“¿Sos feliz?”, dice. Son muchas las
veces que ella le hace la misma pregunta. Realmente le importa que su familia
sea feliz. Le preocupa que su esposo o su hijo no estén bien. Le teme al
silencio, en realidad.
Él deja lo que está haciendo y le
hace una sonrisa. Generalmente le responde que sí. Cuando las cosas marchan más
o menos, solo es la sonrisa. Ella lo sabe y se esfuerza.
Ella espera. Espera porque la
pregunta vuelva, espera que él se haga eco de esa inquietud. Aunque espera en
vano. La pregunta no llega. Él le responde que sí y vuelve a lo que estaba
haciendo. Como siempre. “Quizás no lo hace de malo”, piensa. Quizás da por
sentado que las cosas están bien, que la felicidad junto a él es implícita.
Pero la ausencia de la pregunta deja huellas, rastros en el corazón de ella que
día a día construye la felicidad ajena.
Y ¿si no le importa? Eso es lo que
más la hiere. Incluso la aterra. Porque si no le importase y ella se esfuerza…
¿dónde los deja? ¿Dónde están como pareja? ¿Cómo familia?
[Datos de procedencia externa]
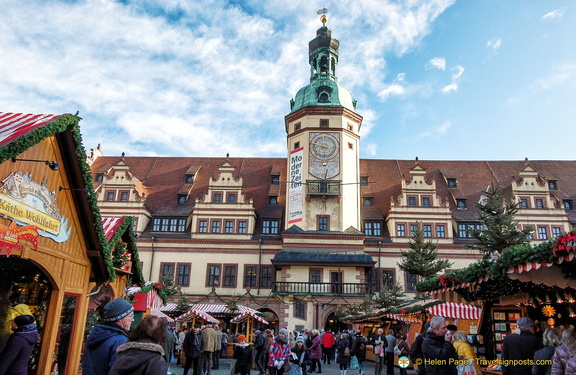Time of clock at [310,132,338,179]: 8:47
El camino que recorrieron es largo y
por supuesto hubo bajos. Pero esas depresiones, por pequeñas que hubiesen sido,
ayudaron a que se valorasen los momentos de plenitud, de alegría. Al menos así
fue para ella que mira a su esposo y luego a su hijo intentando descifrar sus
pensamientos.
El pequeño ahora juega solo con sus
juguetes y eso trae armonía. La tranquiliza y la inunda de miles de
sensaciones. Pero hubo tormentas. Momentos donde los sentimientos de ella
estuvieron puestos a tensión. Momentos donde lloró y rió casi a la vez. Porque
nadie le explicó como era ser madre, no. Jamás nadie le contó la explosión de emociones
encontradas que iba a sentir. Y que no iba a saber qué hacer… pero sobrevivió.
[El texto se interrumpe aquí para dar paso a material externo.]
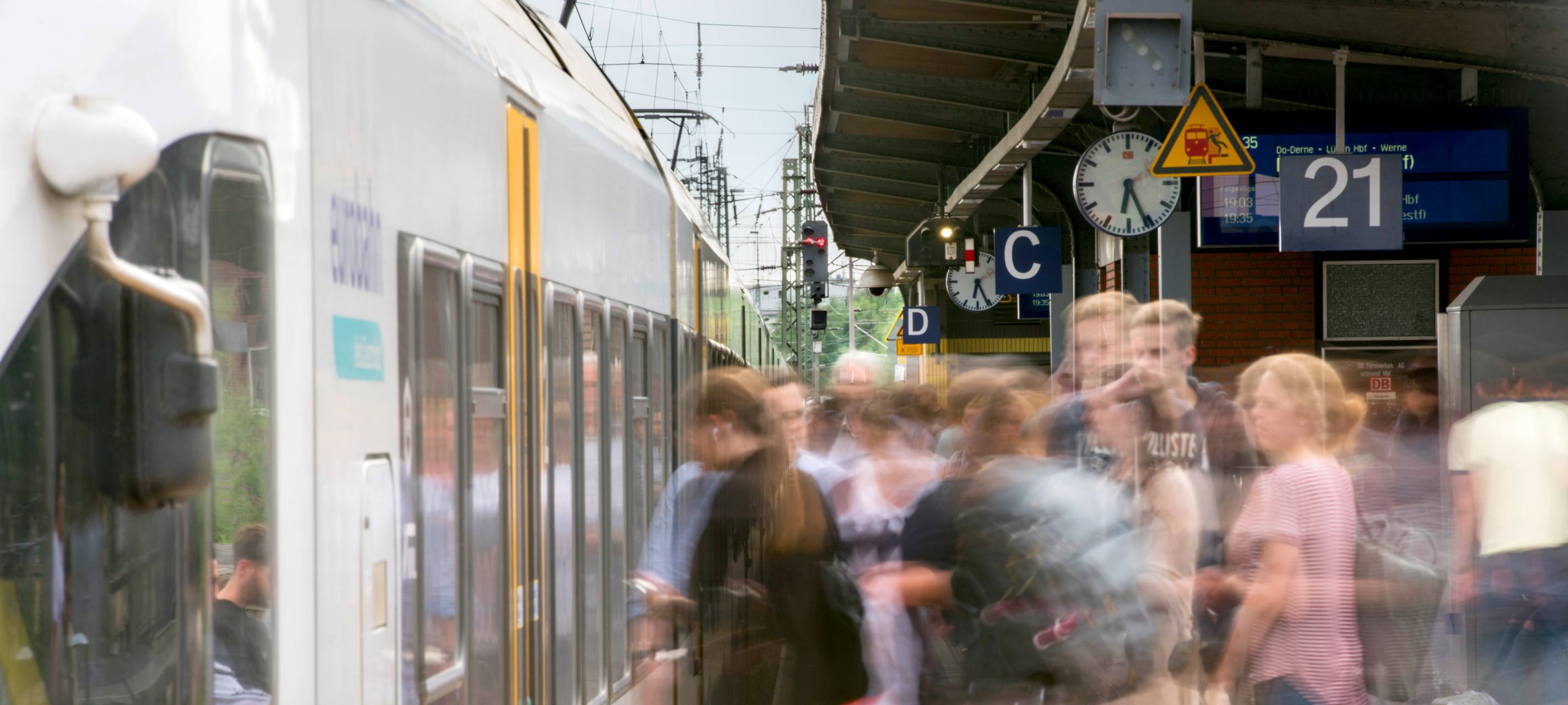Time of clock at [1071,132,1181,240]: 6:25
La vida es determinante y continúa
siempre a pesar de todo y todos. A pesar de ella que es una sobreviviente de
sus sentires, de sus pensamientos, de su propia vida.
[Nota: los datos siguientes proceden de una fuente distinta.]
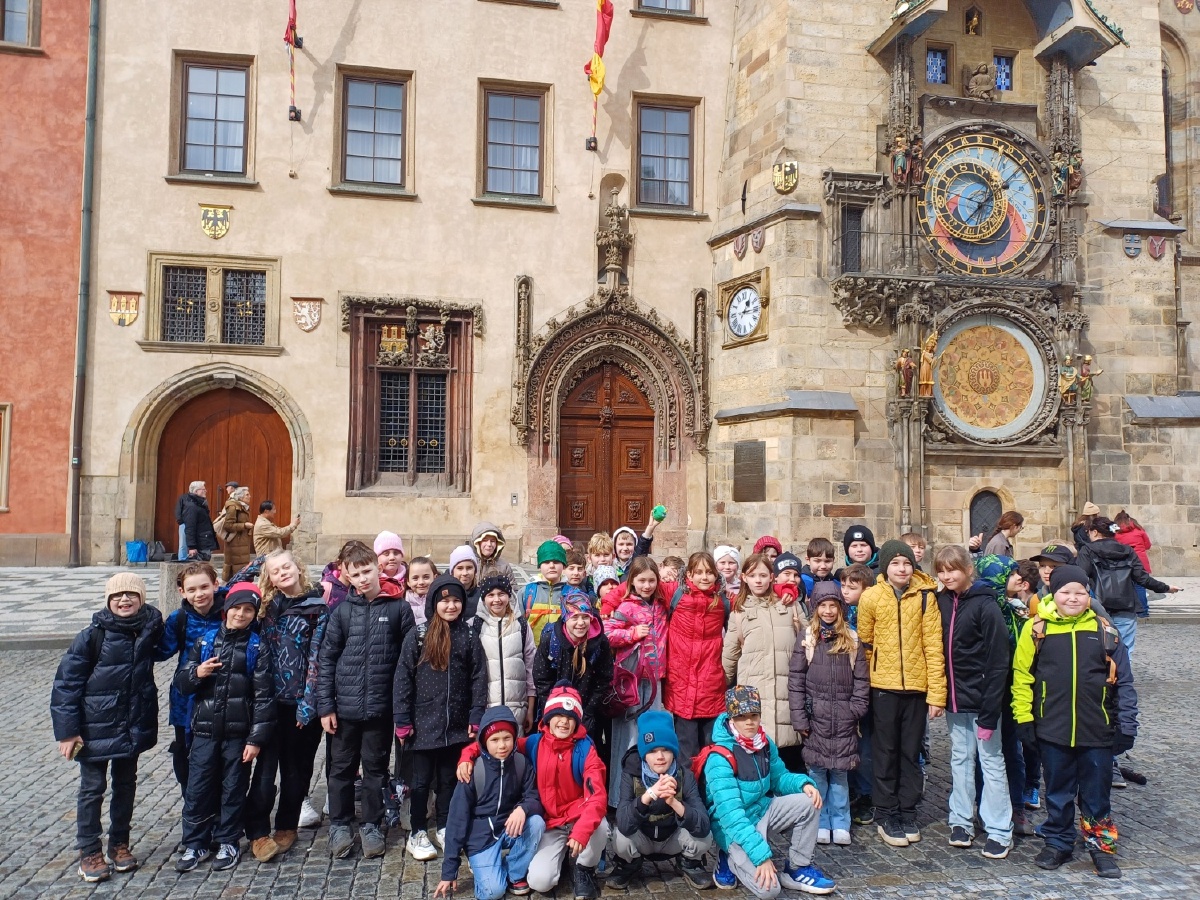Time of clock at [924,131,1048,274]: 7:08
Asique la felicidad, según su visión,
es como el tiempo: un estado relativo como decía Einstein. Y se contenta con
ese descubrimiento, chiquito pero descubrimiento al fin. Lo atesora y lo guarda
en su corazón para tenerlo a mano la próxima vez que flaquee o que piense en
desistir. Porque muchas veces lo pensó. Irse, correr, huir. Pero siempre algo
la ancló y fue el amor. Sí, era eso.
Sonríe. Entonces, toma un mate y
vuelve a mirar el monitor de su computadora. Él no le va a hacer la pregunta y
ella suspira resignada. “Quizás la próxima vez”, se dice. Quizás.